Iniciativa inclui visitas guiadas e itinerários abertos ao público em geral nos dias 24 e 25 de maio

Lisboa, 09 mai 2019 (Ecclesia) – O setor de Turismo do Patriarcado de Lisboa promove nos dias 24 e 25 de maio a iniciativa ‘Open Conventos’, para dar a conhecer a história destas estruturas religiosas na cidade, muitos delas hoje a cumprir um propósito diferente.

Segundo um comunicado enviado hoje à Agência ECCLESIA, a iniciativa envolve a Câmara Municipal de Lisboa, a Santa Casa da Misericórdia de Lisboa e a Faculdade de Ciências Sociais e Humanas da Universidade Nova de Lisboa, e um total de vinte seis antigos conventos da região.

“O que têm em comum a Assembleia da República, o Museu Nacional de Arte Antiga, a Cúria Patriarcal ou os Armazéns do Chiado?
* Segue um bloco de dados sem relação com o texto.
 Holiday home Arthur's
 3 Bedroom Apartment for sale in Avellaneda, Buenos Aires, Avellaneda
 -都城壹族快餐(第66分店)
Todos já foram mosteiros ou conventos”, destaca o setor de Turismo do Patriarcado de Lisboa, que convida o público a “participar numa das 20 visitas guiadas ou num dos 5 itinerários” preparados no âmbito deste projeto.

Aquele organismo realça ainda que “esta é a primeira vez que se promove um evento, dirigido a toda a população, exclusivamente dedicado à divulgação do património e da história dos Conventos de Lisboa”.
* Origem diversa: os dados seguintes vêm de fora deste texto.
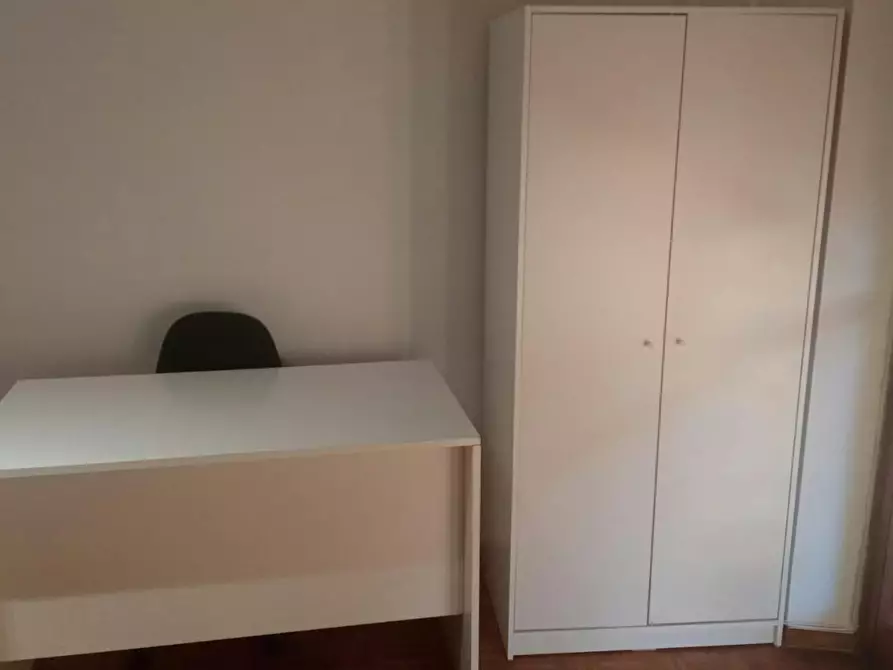 appartamento in affitto a Roma in zona Collatino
A apoiar toda esta operação irão estar “cerca de 100 voluntários, para “acolher os visitantes e prestar informações sobre a memória de cada lugar”.

Todo o programa da iniciativa ‘Open Conventos’ pode ser consultado na página online do setor de Turismo do Patriarcado de Lisboa.

As atividades começam, no entanto, um dia antes, a 23 de maio, pelas 18h00 no Mosteiro de São Vicente de Fora, com um concerto de órgão por Sérgio Silva, seguido de uma conversa aberta subordinada ao tema “O que fazer com os Conventos de Lisboa?”.

Uma tertúlia que contará com a participação de João Carlos Santos, subdirector geral da Direção Geral do Património Cultural; de Catarina Vaz Pinto, vereadora da Câmara Municipal de Lisboa com o pelouro da Cultura; e do padre António Pedro Botto, da Direção Cultural do Patriarcado de Lisboa;

Também de Raquel Henriques da Silva (professora da Faculdade de Ciências Sociais e Humanas, da Universidade Nova de Lisboa; e de Margarida Montenegro, diretora da Direção da Cultura da Santa Casa da Misericórdia de Lisboa, num diálogo que será moderado pelo jornalista José Pedro Frazão, da Renascença.

Uma nota histórica divulgada pela organização do projeto ‘Open Conventos’, recorda o ponto de viragem que constituiu a extinção das ordens religiosas em Portugal, decretada a 30 de maio de 1834.

“Nessa hora, para as mais de 100 casas religiosas de Lisboa começaram os dias de uma nova história.

Mosteiros, conventos, hospícios e outras casas religiosas caracterizavam a paisagem urbana de Lisboa, pela sua relevância arquitetónica e artística mas, acima de tudo, pela vida que comunicavam à cidade: entrega total, cuidado do outro, importância da comunidade, abnegação dos prazeres individuais em ordem a um ideal.

Daí em diante muitos e diversos foram os destinos destas casas, embrulhados nas dinâmicas de transformação urbana da Lisboa dos séculos XIX, XX e XXI.

É esta história que, convento a convento, vamos dar a conhecer”, sublinha a organização do projeto ‘Open Conventos’.